With the inclusion of ATAG Europe
B.V. in the Gorenje Group, Gorenje will succeed in covering the last remaining
untapped market in Europe and enter the more than 20 million strong Benelux
market where it had been present only to a minimal degree. At the same time, it
will acquire the prestigious Atag brand name which is ranked in the highest
price class of household appliances. In this way it will also cover the most
prestigious high-end portions of certain western markets. The company 's
inclusion will thus significantly contribute to a growth in the financial indicators
of the Gorenje Group. The acquisition of the company ATAG Europe B.V. also
represents a significant milestone in operations of Gorenje, since the Director
and 100 percent owner of the assumed company, Mr.
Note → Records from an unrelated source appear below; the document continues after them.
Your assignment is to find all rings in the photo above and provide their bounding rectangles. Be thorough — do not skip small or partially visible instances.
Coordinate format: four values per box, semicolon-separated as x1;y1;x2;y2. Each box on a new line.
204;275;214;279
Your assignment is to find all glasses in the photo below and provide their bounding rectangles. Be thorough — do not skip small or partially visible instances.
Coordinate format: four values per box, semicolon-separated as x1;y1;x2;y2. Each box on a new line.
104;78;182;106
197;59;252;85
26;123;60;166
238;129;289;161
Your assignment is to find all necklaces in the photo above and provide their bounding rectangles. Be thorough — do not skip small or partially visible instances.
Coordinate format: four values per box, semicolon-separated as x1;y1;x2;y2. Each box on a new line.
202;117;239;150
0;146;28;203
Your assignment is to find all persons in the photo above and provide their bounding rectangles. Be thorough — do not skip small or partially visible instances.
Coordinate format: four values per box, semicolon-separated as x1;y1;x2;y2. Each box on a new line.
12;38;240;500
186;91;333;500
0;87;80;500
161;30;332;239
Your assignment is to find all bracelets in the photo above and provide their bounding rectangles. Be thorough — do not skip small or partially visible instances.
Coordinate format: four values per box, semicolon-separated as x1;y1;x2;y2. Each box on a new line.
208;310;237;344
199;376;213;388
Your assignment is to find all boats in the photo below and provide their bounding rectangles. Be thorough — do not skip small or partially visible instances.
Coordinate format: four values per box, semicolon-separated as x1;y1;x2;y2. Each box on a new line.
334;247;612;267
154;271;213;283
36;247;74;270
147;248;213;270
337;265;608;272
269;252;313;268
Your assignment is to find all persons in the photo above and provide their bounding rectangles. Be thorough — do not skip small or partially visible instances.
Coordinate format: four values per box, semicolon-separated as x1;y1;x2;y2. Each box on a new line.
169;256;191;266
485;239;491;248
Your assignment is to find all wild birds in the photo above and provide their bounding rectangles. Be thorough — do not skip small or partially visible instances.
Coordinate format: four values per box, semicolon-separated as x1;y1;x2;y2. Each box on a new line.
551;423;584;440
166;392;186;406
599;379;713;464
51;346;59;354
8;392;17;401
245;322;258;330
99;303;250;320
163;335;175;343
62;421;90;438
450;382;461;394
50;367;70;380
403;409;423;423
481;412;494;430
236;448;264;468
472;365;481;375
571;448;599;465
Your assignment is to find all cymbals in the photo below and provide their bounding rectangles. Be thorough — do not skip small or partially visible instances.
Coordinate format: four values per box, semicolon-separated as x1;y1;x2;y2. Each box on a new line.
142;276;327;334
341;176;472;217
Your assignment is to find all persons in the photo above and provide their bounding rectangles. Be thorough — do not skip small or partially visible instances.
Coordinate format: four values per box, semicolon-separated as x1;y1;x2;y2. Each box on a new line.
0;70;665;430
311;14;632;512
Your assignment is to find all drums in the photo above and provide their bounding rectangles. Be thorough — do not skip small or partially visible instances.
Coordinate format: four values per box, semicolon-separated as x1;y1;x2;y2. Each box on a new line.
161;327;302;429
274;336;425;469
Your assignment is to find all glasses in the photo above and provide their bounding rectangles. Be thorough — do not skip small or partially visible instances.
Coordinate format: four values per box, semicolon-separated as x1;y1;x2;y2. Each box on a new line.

Philip Sluiter who played a
leading role in the development of ATAG Europe B.V., will join Gorenje's
Management Board. Mr. Sluiter will remain the Director of the company ATAG
Europe B.V. and thus ensure that the company continues to attain the desired
growth of business results. On the Management Board, Mr. Sluiter will be responsible
for the Gorenje Group's operations in the Benelux, development of Gorenje's
supplementary programme and the development of the prestigious ATAG brand
names. On the occasion of the signing of the contract Philip Sluiter stressed
the following: “The strategic fit between the two companies is superb and
should result in even better future performance of the new combination. I am looking
forward to the new common challenges.”
The purchase price for the
acquisition of ATAG Europe B.V. is 130 million euro. The acquisition amount
will be financed partly through an additional debt and partly through the
transfer of the treasury shares for the beneficiary owner, company HOME
PRODUCTS EUROPE B.V., which will by this transaction become a qualified
shareholder of Gorenje. The price for the treasury shares transfer is being
determined according to the 6 months average of the uniform price of Gorenje
shares at Ljubljana Stock Exchange, as according to the resolution of the
Gorenje Shareholders meeting on 4th July
2005. Management estimates that on the closing date there will be approximately
1 million of treasury shares to be transferred to HOME PRODUCTS EUROPE B.V.,
which has agreed to a lock up of the shares for the period of four years from
the date of transfer. For the same period the shares will also be pledged in
favour of Gorenje, d.d against potential risks originating from the period prior
to the date of closing. The contract becomes valid after Gorenje receives the
approval from the relevant competition authorities, which the company expects
to receive by the end of June.
The acquisition will not have an
effect on Gorenje's production employees in Slovenia as the company ATAG Europe
B.V. is solely involved in the development, procurement and sale of its own
products while the production of products is outsourced to partner companies.